For younger children, being homeless can be especially harmful, as disparities in health and development begin early. The first five years of a child’s life are the most formative for the brain and the development of vision, hearing, language, and cognitive functions that lay the foundation for the child’s future learning, behavior, mental and physical health. Some studies show that by age 2, toddlers in low-income communities are four times more likely to have a “cluster” of health and developmental concerns than their more affluent peers. Therefore, when children experience the unsafe and unstable conditions associated with homelessness during these foundational years, they are more likely to experience long-lasting negative effects, including developmental delays and poor educational outcomes.

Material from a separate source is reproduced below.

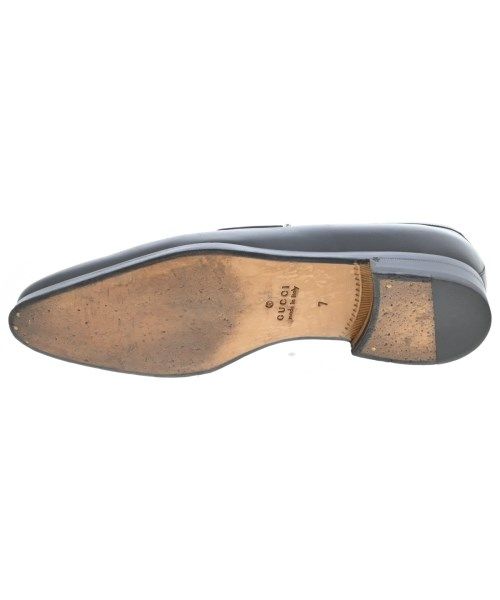 Gucci Business Dress Shoes — view 3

It is pertinent to know that children have the right to live in safety and dignity in a protective and nurturing environment, both at home and in the community. This can only be possible by creating awareness of their rights, especially their right to protection against abuse, putting in place laws to punish those who abuse and exploit homeless children and taking appropriate action to strengthen accountability on the part of government and non-government agencies and the civil society.


  • The first thing is to identify the problem or need. Some agencies are taking steps to ensure that families are screened for homelessness and housing instability as early as possible.
  • Short-term support with locating and securing housing, including financial support with security deposits, rent, and utilities.
  • Time-limited housing solutions, such as emergency shelters and transitional housing.
  • Permanent housing options, such as public housing, which provides housing subsidies for families receiving services from the child welfare system.
  • Time-limited support to maintain housing, including financial support to prevent evictions.